=== RAW DATA ===

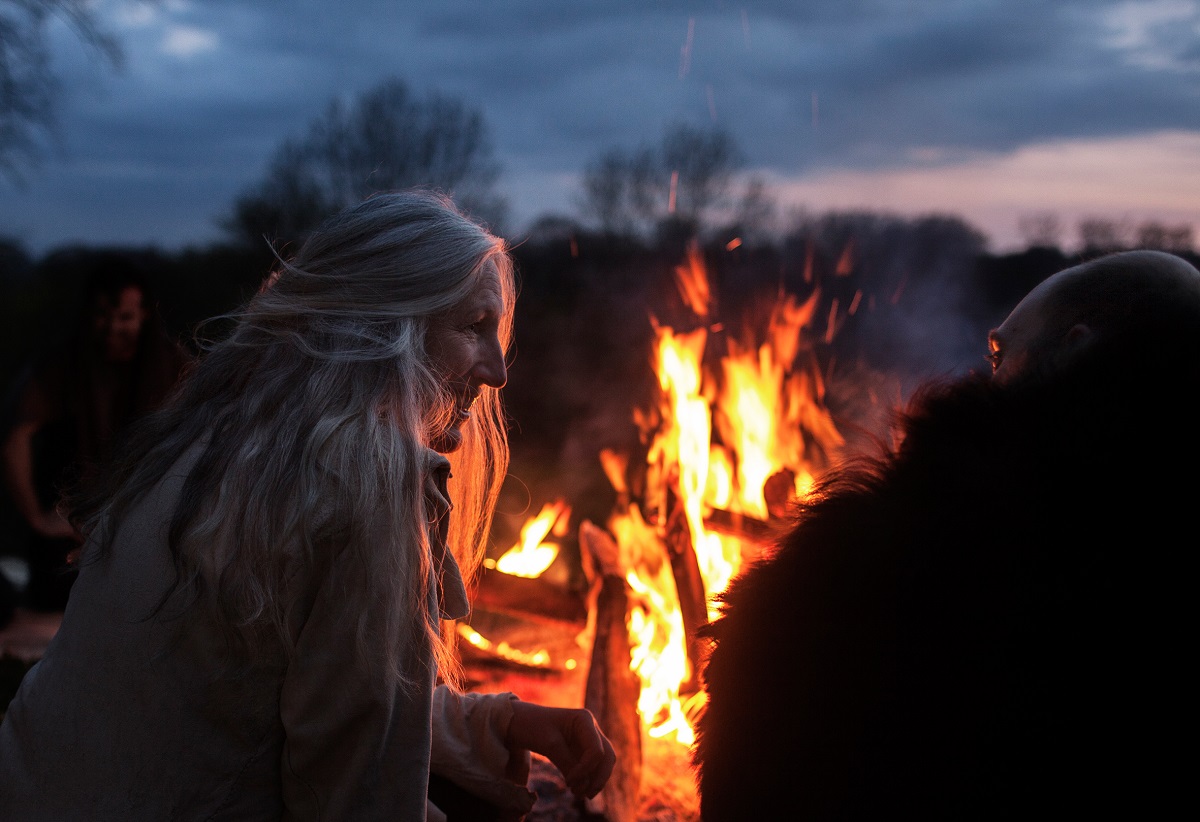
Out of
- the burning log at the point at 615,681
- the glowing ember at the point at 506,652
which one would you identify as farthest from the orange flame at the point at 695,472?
the glowing ember at the point at 506,652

===

__WHAT IS BEING ASKED__: Write out the stored data above word for word, leaving out the picture.

__SOLUTION__:
Out of
- the burning log at the point at 615,681
- the glowing ember at the point at 506,652
which one would you identify as farthest from the orange flame at the point at 695,472?
the glowing ember at the point at 506,652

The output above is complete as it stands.